■ Required work
Locate the line containing "How far is the dark" in the material below; repeat it and every line after it, exactly as written.

Records contained in a dataset:

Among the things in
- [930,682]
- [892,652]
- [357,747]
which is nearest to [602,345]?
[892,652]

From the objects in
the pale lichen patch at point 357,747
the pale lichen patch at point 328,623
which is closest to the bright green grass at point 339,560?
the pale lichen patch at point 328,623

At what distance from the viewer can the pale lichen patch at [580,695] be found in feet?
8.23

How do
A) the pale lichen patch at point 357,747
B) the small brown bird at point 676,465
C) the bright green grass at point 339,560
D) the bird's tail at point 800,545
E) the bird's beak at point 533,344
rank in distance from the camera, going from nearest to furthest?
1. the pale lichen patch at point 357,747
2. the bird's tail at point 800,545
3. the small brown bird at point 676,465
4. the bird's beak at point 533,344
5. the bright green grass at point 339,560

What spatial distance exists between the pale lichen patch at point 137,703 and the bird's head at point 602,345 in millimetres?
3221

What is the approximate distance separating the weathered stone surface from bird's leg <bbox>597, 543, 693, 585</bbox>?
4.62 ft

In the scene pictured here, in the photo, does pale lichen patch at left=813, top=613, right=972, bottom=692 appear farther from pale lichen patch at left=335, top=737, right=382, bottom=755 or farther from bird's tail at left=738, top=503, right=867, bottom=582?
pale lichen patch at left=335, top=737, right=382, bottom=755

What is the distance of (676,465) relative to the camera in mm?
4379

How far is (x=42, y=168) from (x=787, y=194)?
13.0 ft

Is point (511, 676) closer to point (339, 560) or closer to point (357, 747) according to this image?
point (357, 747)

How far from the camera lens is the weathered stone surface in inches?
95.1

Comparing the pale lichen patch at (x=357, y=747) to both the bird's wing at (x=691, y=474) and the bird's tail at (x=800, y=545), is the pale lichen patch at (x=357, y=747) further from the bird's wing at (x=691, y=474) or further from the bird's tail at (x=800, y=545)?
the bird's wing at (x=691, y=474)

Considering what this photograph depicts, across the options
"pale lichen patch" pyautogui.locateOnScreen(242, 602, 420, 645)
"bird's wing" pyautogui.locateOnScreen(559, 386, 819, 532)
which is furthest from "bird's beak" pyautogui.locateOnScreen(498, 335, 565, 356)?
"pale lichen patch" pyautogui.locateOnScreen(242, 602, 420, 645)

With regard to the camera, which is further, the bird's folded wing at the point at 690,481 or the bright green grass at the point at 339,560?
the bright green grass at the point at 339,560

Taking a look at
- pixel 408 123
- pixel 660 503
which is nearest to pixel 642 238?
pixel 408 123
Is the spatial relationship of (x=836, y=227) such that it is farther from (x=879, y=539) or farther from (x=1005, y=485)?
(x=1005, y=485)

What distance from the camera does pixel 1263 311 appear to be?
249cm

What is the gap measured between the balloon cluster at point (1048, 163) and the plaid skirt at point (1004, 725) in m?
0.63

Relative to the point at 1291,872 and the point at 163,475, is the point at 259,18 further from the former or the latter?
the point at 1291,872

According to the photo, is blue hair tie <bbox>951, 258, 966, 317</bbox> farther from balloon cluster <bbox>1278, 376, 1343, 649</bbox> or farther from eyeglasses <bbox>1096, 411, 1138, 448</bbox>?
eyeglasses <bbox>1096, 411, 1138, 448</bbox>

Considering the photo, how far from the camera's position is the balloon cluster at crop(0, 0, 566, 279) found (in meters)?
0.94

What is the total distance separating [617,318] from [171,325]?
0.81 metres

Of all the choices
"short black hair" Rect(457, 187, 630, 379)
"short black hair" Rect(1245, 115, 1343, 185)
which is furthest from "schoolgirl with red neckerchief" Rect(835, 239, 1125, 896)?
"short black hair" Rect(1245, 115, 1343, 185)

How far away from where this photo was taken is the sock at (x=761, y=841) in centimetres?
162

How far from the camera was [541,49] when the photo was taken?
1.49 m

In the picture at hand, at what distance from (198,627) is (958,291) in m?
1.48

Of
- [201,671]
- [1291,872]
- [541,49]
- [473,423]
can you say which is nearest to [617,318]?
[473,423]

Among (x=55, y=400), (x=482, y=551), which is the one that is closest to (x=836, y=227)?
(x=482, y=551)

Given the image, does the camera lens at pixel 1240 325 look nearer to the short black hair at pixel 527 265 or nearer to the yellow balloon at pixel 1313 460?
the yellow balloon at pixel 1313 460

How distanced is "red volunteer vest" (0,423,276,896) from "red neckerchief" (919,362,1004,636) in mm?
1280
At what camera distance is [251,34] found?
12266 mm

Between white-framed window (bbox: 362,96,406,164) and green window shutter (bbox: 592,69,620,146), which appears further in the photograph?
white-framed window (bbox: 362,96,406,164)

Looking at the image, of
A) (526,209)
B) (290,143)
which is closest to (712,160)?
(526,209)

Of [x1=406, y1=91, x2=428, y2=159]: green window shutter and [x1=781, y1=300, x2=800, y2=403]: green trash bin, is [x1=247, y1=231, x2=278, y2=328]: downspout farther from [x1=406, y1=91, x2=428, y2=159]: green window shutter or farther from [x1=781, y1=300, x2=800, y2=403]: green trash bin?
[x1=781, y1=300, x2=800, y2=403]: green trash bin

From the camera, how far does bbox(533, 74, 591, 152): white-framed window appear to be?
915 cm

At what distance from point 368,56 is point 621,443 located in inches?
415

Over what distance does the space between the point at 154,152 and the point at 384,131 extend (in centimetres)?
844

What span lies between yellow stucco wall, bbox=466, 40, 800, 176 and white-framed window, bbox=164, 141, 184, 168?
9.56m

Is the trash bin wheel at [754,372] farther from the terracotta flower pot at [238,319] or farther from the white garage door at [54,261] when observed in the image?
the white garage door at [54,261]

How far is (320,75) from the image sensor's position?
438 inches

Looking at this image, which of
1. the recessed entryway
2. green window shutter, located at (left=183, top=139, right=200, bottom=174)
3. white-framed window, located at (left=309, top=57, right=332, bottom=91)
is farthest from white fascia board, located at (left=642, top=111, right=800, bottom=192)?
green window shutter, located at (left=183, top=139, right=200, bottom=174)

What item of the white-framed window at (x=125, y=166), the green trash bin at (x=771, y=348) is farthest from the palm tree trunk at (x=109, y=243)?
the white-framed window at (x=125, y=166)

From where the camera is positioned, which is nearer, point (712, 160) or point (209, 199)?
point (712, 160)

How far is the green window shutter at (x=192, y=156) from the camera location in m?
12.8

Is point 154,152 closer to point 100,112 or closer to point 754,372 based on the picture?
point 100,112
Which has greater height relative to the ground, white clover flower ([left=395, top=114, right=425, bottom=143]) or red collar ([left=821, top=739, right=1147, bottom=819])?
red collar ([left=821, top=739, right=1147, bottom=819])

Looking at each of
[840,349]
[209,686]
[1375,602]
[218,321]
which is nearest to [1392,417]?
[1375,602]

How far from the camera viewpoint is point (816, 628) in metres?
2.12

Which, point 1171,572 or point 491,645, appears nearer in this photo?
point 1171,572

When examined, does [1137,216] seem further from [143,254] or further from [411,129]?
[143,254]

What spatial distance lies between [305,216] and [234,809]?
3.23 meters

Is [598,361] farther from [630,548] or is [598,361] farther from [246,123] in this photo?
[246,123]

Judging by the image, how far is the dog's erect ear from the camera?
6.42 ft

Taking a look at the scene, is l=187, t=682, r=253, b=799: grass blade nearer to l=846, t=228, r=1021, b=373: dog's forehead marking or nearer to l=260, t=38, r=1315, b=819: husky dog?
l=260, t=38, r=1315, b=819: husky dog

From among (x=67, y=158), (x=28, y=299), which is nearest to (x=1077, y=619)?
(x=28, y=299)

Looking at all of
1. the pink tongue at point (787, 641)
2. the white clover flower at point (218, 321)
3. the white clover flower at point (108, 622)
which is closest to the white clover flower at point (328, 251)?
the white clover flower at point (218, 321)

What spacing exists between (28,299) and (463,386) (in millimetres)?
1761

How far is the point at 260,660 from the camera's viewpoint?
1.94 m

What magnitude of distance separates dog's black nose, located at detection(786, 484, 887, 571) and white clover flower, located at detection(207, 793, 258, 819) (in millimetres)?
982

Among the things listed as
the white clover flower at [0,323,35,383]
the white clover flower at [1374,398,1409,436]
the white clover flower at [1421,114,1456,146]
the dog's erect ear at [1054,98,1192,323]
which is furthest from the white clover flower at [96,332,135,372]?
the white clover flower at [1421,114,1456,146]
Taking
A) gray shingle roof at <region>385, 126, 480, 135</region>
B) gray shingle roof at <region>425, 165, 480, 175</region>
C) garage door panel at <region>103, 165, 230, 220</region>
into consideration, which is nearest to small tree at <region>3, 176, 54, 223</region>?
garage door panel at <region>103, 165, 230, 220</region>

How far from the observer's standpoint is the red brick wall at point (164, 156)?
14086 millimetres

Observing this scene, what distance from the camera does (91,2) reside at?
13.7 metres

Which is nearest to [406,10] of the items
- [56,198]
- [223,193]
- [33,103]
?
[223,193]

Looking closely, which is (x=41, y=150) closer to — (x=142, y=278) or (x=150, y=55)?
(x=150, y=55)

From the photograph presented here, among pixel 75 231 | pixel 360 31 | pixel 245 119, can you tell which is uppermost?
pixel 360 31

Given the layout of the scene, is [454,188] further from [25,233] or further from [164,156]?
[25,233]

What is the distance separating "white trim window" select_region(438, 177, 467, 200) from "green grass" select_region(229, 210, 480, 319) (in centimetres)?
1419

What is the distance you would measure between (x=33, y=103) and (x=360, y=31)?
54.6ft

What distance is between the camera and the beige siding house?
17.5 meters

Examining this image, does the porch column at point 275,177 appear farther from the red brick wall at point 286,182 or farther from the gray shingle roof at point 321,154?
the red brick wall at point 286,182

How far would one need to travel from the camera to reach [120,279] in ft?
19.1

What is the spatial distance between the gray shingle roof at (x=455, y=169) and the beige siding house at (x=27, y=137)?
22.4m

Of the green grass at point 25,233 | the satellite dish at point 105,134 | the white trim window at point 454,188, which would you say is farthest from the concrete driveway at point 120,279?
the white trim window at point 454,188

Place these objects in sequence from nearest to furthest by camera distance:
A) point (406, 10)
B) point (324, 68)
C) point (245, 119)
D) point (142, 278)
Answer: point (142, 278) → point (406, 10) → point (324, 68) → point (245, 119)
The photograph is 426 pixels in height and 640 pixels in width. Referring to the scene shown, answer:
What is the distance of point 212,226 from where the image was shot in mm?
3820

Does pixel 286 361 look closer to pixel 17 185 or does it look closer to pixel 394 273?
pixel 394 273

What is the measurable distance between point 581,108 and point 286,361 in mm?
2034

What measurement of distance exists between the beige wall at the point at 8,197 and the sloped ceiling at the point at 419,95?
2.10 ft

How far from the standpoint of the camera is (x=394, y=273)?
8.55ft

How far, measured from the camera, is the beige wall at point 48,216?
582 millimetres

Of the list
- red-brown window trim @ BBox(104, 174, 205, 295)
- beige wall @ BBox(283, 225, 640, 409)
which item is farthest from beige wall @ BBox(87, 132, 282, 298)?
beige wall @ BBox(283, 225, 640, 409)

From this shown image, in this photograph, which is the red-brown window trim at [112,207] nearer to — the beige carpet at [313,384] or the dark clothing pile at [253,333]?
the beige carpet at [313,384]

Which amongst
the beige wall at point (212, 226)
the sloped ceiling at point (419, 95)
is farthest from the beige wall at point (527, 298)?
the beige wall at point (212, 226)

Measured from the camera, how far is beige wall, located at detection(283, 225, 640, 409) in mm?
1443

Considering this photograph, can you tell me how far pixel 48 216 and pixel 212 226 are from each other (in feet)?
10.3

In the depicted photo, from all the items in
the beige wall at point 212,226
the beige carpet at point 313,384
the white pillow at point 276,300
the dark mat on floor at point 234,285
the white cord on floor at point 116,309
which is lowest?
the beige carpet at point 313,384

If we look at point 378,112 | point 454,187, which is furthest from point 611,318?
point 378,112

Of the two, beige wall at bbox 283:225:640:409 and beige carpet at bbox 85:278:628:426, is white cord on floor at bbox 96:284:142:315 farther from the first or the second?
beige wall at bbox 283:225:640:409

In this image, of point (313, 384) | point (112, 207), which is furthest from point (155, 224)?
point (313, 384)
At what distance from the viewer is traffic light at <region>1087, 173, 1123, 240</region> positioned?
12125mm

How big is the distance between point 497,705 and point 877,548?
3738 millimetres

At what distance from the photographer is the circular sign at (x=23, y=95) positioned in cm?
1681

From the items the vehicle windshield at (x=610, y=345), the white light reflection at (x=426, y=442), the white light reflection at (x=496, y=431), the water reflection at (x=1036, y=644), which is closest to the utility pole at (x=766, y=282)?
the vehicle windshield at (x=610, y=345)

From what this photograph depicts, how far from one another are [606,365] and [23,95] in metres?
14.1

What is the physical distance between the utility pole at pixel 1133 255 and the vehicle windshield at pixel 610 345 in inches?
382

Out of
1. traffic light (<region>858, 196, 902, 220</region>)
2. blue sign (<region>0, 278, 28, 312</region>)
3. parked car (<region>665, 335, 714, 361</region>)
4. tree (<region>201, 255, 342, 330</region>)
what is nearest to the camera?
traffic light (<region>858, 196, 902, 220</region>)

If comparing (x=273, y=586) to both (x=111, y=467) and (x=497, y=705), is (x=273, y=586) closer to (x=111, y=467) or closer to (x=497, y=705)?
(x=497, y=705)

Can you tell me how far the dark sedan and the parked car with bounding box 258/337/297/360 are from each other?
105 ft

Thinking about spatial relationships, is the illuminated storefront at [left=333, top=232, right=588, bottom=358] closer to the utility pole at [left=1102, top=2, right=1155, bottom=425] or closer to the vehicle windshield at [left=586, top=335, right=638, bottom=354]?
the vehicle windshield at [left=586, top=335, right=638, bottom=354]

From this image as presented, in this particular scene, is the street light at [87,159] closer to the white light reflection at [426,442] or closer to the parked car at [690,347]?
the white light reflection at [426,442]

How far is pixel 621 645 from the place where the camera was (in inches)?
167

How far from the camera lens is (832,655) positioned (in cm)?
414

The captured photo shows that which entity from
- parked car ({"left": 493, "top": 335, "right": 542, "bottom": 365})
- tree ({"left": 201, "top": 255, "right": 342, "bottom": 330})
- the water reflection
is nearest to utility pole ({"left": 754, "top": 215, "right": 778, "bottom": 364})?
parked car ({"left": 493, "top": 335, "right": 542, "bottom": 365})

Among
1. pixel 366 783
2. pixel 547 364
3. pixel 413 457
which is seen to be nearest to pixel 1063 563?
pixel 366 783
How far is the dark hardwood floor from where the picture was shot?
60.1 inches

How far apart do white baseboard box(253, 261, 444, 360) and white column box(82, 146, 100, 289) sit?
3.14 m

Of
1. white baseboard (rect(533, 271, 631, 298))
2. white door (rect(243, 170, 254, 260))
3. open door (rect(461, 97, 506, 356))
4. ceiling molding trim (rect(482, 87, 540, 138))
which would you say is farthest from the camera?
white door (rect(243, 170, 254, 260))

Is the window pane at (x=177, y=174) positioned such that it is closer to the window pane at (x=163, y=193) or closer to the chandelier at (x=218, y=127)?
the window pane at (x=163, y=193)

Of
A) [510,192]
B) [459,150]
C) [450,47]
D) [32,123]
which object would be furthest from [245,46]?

■ Exercise solution
How far is the dark hardwood floor from where the picture was shot?
60.1 inches

How far apart do white baseboard box(253, 261, 444, 360) and white column box(82, 146, 100, 289) sit?
3.14 m

Of
1. white baseboard (rect(533, 271, 631, 298))
2. white door (rect(243, 170, 254, 260))
3. open door (rect(461, 97, 506, 356))
4. ceiling molding trim (rect(482, 87, 540, 138))
which would you say is farthest from the camera?
white door (rect(243, 170, 254, 260))

Is the window pane at (x=177, y=174) positioned such that it is closer to the window pane at (x=163, y=193) or closer to the chandelier at (x=218, y=127)?
the window pane at (x=163, y=193)

Of
A) [510,192]
B) [459,150]
C) [450,47]
D) [32,123]
which object would be furthest from [245,46]?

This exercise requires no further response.